The U.S. Navy must spend billions fixing out-of-commissioned ships because Congress failed to agree on a 2013 budget, reports Military.com:

Four Ticonderoga-class guided missile cruisers were on the Navy's decommissioning list for 2013 because repairing and upgrading them would cost billions of dollars. But Congress objected to the cuts and instead authorized money to maintain three of them.

That money has yet to materialize.

[Congress] instead placed government spending under a continuing resolution -- a Band-Aid measure that keeps the government running at 2012 budget levels, with no new appropriations.

The Navy must now keep three cruisers in operation: the Norfolk, Va.-based Anzio, the Mayport, Fa.-based Viicksburg, and the Cowpens in Yokosuka, Japan.

Vice Adm. Bill Burke, head of Navy's logistics, told members of House and Senate Armed Services Committees last spring that maintaining and updating cruisers would cost more than $5 billion.
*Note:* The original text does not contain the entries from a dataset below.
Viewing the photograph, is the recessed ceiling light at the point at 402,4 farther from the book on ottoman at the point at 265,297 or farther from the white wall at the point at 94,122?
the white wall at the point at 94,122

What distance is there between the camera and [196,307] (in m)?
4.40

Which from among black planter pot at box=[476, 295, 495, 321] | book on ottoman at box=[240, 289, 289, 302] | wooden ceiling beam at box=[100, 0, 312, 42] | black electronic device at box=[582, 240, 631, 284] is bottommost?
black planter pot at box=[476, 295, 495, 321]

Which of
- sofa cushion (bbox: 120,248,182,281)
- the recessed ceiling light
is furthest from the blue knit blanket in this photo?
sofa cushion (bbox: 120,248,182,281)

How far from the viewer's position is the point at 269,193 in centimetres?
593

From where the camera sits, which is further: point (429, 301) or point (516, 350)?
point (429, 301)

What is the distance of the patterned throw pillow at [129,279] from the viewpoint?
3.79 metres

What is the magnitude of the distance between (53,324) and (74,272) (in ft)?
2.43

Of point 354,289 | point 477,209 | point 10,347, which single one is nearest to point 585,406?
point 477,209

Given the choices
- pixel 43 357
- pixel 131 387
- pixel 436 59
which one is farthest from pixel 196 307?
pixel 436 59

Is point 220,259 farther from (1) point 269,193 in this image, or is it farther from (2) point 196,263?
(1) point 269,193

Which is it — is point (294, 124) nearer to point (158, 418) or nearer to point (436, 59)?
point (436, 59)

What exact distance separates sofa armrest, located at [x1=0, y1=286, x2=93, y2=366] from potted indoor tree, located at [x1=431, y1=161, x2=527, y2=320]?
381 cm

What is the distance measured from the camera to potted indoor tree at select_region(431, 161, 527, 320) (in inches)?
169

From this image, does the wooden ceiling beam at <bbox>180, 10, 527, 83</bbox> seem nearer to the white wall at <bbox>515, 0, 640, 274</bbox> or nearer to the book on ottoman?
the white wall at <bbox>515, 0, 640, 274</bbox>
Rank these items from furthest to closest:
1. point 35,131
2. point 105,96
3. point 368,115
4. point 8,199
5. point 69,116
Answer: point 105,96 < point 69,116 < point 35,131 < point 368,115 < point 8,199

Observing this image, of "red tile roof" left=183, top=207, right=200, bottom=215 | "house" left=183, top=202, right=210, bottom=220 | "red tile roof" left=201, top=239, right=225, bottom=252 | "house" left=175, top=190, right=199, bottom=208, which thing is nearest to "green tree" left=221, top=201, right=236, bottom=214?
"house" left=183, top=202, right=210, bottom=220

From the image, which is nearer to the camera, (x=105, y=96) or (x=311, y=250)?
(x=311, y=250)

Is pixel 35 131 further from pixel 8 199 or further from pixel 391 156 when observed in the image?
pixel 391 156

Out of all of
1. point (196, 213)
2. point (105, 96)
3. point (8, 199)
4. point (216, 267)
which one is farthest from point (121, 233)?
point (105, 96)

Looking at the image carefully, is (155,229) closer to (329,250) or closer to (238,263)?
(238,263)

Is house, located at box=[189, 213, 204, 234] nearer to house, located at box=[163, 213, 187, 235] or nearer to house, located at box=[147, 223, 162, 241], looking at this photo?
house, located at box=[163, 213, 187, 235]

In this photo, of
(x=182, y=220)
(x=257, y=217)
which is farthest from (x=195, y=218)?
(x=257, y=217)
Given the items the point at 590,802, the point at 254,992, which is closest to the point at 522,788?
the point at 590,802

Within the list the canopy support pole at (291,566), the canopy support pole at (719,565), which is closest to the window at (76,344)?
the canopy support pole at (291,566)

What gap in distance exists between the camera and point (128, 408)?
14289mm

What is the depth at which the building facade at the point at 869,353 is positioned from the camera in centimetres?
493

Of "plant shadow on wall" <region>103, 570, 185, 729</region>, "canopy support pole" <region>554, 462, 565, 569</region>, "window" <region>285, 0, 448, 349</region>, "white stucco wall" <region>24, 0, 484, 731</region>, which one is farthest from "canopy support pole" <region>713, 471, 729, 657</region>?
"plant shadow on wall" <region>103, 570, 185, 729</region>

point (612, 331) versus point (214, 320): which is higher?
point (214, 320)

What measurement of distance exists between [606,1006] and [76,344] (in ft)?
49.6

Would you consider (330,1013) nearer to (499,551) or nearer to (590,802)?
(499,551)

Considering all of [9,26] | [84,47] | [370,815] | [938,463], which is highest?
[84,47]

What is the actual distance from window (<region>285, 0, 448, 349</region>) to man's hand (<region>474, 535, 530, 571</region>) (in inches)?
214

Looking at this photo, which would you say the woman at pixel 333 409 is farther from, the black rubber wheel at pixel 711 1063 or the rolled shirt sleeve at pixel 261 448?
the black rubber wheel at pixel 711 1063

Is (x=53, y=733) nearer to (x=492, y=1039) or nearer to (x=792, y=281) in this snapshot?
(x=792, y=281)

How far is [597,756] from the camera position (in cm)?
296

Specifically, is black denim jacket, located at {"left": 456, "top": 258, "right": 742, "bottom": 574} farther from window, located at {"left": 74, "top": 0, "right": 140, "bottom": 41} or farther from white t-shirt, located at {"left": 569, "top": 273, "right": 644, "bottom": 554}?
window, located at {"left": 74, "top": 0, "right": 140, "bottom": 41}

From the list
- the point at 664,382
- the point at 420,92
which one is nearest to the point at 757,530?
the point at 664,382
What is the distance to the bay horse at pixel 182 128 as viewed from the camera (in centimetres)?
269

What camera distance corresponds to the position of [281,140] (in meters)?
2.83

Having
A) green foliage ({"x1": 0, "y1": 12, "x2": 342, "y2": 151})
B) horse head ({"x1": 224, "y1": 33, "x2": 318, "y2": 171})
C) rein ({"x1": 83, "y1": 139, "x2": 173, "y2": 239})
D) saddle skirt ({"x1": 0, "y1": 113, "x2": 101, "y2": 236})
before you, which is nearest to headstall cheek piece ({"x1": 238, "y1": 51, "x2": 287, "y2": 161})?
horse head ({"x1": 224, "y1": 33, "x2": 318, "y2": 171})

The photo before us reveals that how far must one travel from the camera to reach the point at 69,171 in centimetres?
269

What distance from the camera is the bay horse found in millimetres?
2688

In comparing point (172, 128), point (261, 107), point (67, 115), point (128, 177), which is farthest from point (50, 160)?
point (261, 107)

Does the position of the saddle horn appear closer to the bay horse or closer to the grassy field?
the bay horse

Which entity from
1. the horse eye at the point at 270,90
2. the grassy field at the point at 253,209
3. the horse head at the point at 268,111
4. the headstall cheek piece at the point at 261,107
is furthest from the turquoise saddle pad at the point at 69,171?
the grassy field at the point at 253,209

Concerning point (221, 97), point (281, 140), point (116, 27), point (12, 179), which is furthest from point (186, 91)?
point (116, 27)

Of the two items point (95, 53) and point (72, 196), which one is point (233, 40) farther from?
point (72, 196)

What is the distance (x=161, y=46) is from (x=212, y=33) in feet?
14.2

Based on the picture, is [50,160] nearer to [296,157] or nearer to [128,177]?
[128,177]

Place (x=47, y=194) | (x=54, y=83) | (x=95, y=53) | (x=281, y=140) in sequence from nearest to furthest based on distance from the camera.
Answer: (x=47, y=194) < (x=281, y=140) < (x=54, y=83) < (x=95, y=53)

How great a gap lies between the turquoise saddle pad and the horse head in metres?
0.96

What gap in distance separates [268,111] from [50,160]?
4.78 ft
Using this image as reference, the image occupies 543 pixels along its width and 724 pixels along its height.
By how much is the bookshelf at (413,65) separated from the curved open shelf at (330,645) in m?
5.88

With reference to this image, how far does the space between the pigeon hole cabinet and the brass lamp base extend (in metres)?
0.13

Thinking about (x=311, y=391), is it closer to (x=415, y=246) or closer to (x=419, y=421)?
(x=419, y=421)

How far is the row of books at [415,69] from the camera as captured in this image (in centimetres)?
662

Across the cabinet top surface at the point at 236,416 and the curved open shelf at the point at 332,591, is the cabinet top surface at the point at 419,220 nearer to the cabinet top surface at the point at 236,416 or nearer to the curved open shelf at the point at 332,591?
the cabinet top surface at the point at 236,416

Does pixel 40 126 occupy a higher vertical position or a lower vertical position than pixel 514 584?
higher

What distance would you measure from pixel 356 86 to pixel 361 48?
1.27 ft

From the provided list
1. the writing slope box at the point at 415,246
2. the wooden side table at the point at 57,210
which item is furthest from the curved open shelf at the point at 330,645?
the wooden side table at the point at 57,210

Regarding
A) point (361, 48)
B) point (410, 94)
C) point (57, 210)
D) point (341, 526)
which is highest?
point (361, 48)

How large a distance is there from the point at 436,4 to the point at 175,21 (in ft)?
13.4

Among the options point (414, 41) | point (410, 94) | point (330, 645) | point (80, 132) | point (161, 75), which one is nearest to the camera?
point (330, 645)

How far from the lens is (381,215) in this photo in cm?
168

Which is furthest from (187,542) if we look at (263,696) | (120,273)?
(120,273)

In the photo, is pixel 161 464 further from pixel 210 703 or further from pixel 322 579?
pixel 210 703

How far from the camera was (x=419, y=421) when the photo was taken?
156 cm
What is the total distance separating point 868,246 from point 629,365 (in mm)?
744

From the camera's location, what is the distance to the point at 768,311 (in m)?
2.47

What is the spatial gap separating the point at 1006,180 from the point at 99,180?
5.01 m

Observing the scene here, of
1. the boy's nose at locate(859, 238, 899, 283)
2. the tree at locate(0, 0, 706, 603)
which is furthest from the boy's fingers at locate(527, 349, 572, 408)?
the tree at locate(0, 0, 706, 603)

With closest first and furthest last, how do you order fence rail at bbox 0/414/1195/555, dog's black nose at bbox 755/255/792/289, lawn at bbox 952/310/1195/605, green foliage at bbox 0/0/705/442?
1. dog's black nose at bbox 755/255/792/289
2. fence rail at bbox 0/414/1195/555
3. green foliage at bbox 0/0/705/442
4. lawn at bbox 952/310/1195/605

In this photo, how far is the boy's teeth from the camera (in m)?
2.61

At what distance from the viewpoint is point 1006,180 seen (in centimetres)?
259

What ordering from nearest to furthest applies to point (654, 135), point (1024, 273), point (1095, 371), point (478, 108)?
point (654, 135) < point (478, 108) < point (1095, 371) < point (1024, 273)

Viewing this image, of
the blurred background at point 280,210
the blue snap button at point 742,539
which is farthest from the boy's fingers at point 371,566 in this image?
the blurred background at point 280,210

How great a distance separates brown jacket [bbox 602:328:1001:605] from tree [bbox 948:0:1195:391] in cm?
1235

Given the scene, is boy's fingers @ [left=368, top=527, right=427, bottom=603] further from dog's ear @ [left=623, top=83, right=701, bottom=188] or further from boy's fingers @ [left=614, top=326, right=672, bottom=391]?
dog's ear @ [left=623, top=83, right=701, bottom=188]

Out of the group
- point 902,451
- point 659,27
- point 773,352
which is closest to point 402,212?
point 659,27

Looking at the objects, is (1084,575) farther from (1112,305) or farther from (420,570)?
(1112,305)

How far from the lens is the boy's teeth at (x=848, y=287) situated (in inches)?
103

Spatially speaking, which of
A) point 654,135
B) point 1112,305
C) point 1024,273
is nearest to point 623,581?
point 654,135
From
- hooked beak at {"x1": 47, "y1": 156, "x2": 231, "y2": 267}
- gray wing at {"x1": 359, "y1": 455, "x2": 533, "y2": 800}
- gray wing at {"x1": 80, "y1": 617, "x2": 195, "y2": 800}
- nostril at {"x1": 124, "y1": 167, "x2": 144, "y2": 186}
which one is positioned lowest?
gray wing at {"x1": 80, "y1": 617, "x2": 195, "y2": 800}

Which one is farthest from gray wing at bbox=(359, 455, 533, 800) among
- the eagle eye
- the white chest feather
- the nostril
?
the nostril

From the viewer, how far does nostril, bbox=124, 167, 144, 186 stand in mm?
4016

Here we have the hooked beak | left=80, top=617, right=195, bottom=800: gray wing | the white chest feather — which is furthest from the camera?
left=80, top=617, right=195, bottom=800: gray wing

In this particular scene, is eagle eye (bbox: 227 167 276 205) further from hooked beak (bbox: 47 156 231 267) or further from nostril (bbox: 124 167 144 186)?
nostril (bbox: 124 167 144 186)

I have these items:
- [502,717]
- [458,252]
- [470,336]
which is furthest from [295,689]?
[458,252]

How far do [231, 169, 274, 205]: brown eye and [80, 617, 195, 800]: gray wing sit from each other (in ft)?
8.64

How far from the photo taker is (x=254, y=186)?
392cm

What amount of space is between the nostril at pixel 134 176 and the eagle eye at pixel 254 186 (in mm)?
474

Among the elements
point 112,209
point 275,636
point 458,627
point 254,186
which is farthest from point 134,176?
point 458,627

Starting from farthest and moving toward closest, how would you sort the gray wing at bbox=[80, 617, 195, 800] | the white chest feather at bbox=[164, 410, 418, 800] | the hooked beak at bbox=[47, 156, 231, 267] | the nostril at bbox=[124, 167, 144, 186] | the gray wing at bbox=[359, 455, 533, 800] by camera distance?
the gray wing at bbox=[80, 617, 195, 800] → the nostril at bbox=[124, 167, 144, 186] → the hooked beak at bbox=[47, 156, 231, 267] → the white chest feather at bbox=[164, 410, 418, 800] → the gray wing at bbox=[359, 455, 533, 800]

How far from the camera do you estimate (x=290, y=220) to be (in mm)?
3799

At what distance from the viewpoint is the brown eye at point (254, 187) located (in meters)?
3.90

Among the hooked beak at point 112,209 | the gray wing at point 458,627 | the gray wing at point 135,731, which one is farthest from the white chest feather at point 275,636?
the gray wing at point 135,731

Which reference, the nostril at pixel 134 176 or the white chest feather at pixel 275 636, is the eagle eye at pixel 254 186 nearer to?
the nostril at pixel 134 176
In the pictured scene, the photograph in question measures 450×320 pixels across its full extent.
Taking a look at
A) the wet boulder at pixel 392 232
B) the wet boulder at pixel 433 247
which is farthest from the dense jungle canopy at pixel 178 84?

Choosing to decommission them was a tough decision, Burke said, but the Navy needed to make the trade-off to ensure the readiness of the whole fleet and "avoid a hollow force."

Both the House and the Senate panels opposed prematurely cutting ships at a time when the fleet is expected to make do with fewer resources.

The National Defense Authorization Act signed by President Barack Obama in January disallows the Navy from decommissioning the three ships. Instead, "it authorized $628.5 million for the Anzio, Vicksburg and Cowpens."